Material provided:
━━━━━━━━━━

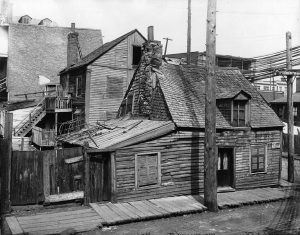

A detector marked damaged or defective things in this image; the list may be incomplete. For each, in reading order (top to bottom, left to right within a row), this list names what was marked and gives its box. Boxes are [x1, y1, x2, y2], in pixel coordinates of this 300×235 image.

damaged roof section [58, 118, 176, 151]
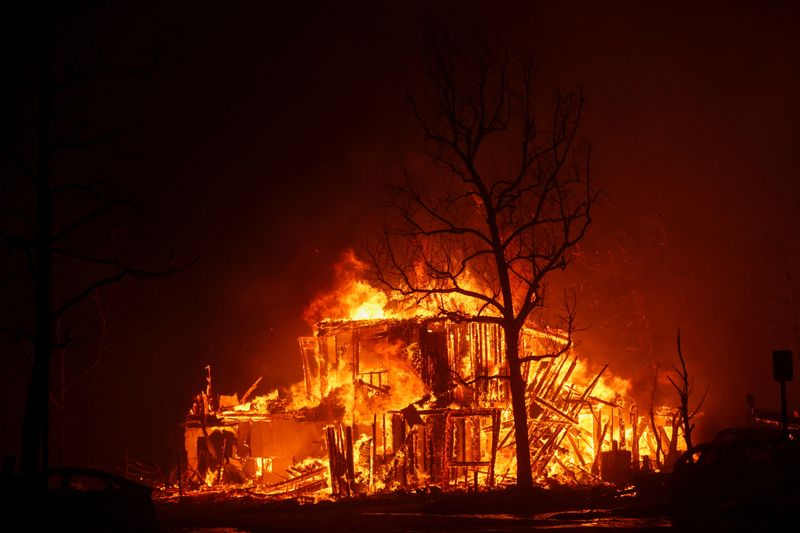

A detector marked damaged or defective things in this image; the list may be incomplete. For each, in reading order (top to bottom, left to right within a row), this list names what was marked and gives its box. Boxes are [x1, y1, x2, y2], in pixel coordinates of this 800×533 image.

charred debris [172, 318, 684, 500]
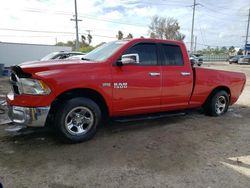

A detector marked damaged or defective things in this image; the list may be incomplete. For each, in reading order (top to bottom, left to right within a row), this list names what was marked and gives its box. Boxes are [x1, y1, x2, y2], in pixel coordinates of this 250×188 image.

damaged front bumper [7, 105, 50, 127]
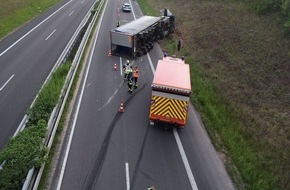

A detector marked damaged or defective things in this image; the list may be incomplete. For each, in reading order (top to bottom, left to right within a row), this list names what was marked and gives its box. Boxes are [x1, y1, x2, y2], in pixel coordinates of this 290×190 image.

overturned truck [110, 8, 174, 59]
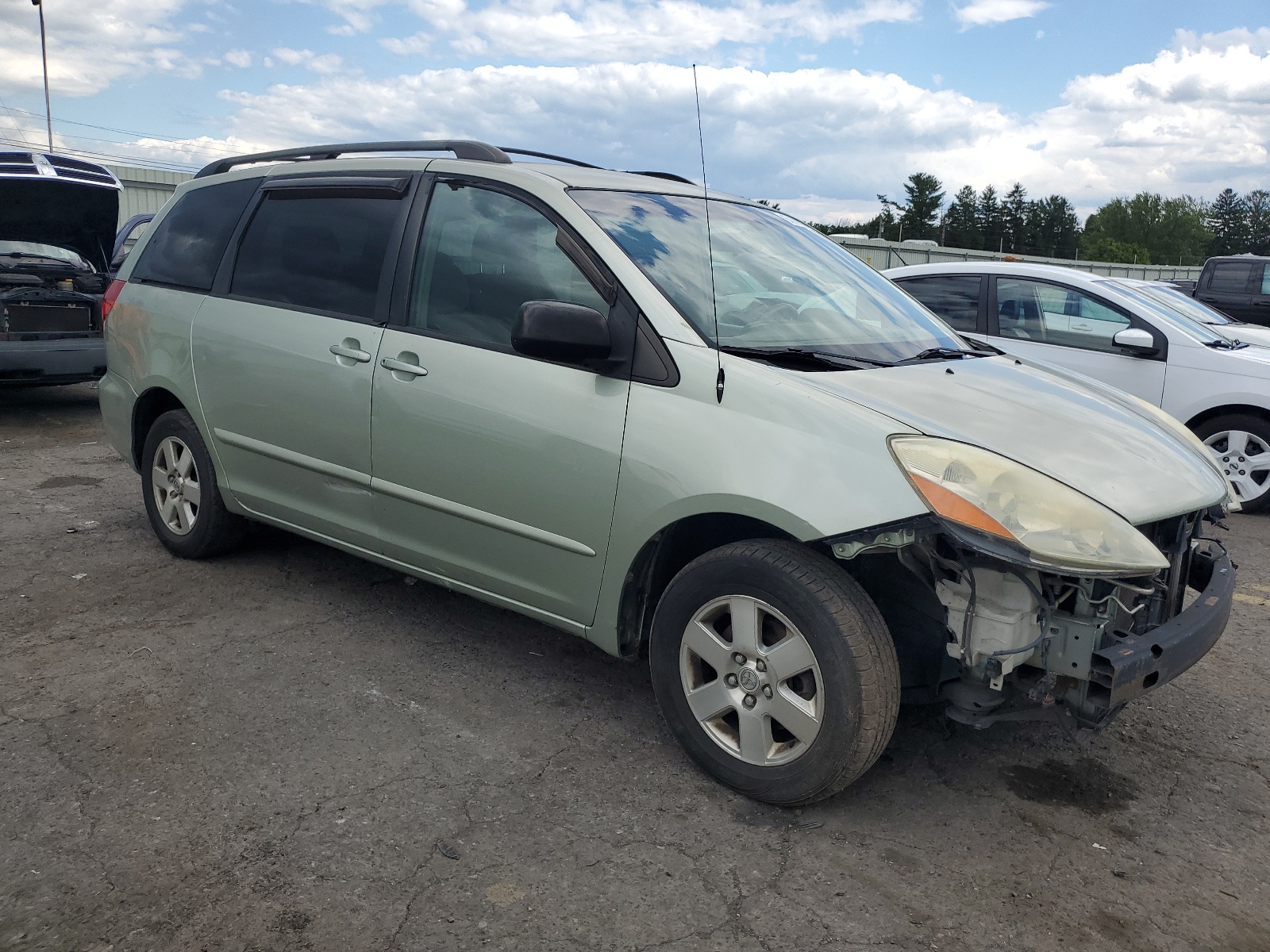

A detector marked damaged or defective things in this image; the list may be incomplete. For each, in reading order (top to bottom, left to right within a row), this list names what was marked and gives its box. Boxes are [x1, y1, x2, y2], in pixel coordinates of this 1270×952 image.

cracked asphalt lot [2, 383, 1270, 952]
damaged front end of minivan [822, 436, 1229, 741]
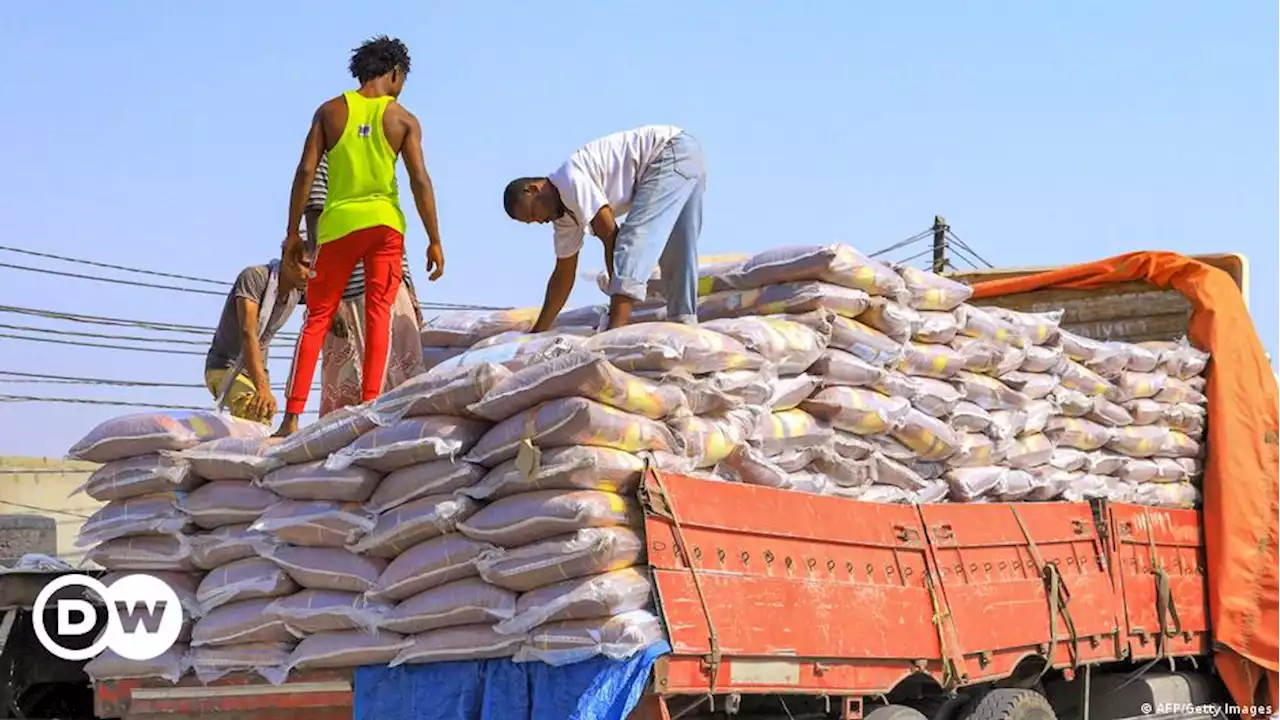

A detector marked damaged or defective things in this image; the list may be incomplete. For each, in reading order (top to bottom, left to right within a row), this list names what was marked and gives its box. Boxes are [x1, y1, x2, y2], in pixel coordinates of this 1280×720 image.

rusty metal panel [640, 471, 952, 696]
rusty metal panel [921, 499, 1121, 676]
rusty metal panel [1105, 502, 1203, 661]
rusty metal panel [93, 666, 355, 717]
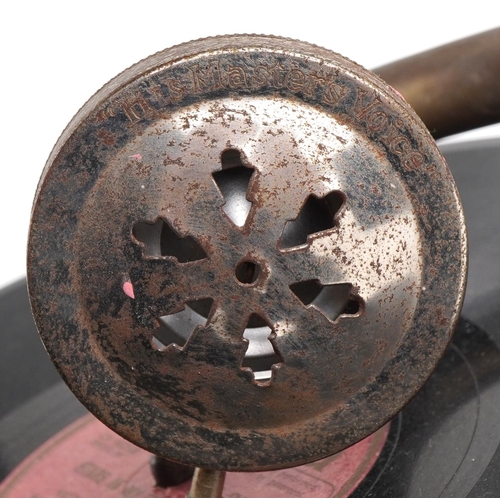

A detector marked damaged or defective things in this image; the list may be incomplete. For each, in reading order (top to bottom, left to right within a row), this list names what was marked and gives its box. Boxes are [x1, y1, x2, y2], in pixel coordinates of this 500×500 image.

rusted metal surface [26, 36, 464, 472]
rusted metal surface [376, 28, 500, 140]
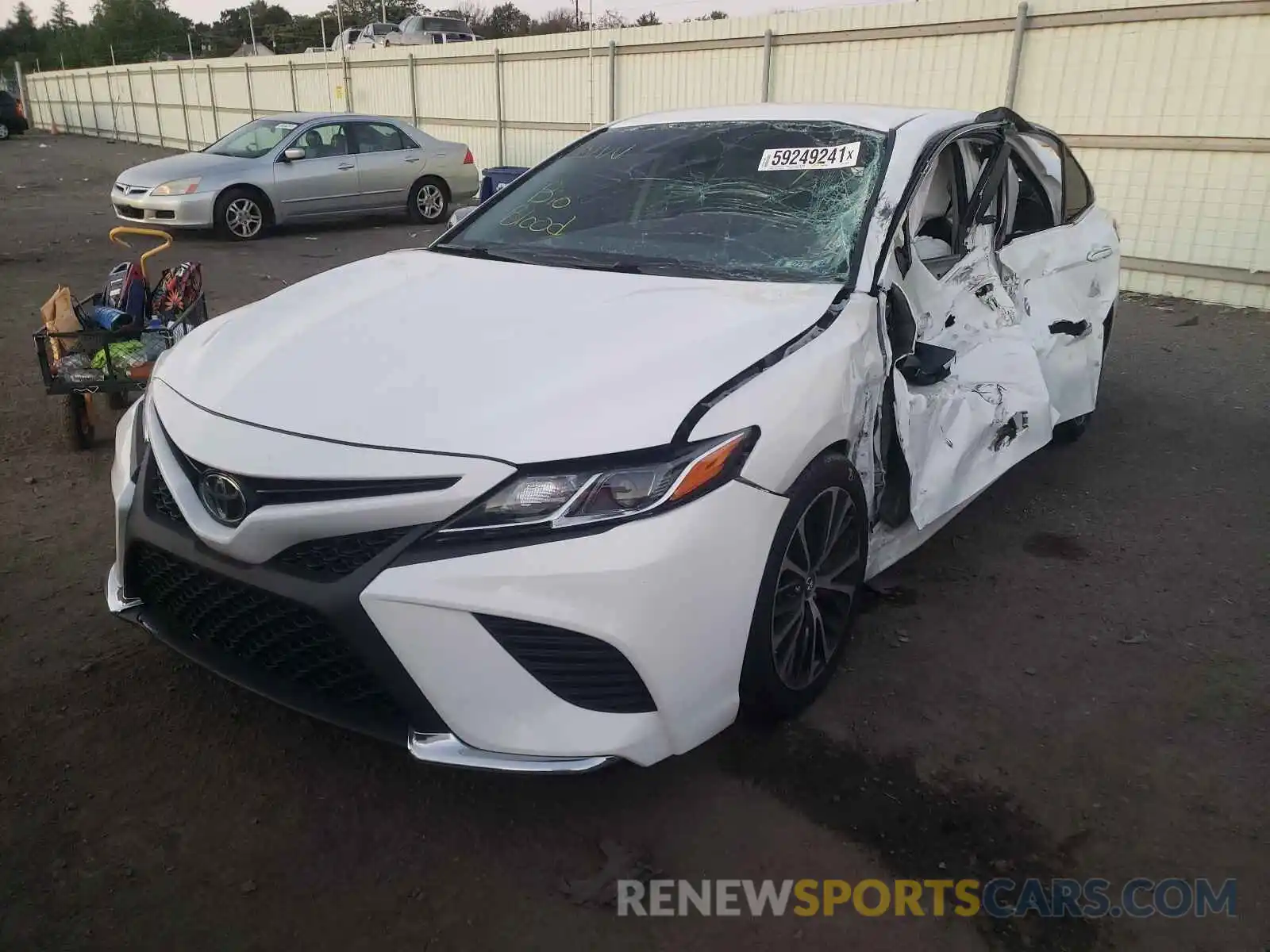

━━━━━━━━━━

Can you print, word for word, the lines of the material between the line holding "this 250×188 image." and the line holding "damaged front bumper [7, 105, 50, 127]", inclusive?

A detector marked damaged or defective things in this image; the list may be incomplete. For each, in reading order (top to bottom, left to right within a row), this list names what was marked and gives its box. Boxes are [x1, y1, x2, y2], in pixel coordinates of this 250×188 image.

damaged front bumper [7, 105, 50, 127]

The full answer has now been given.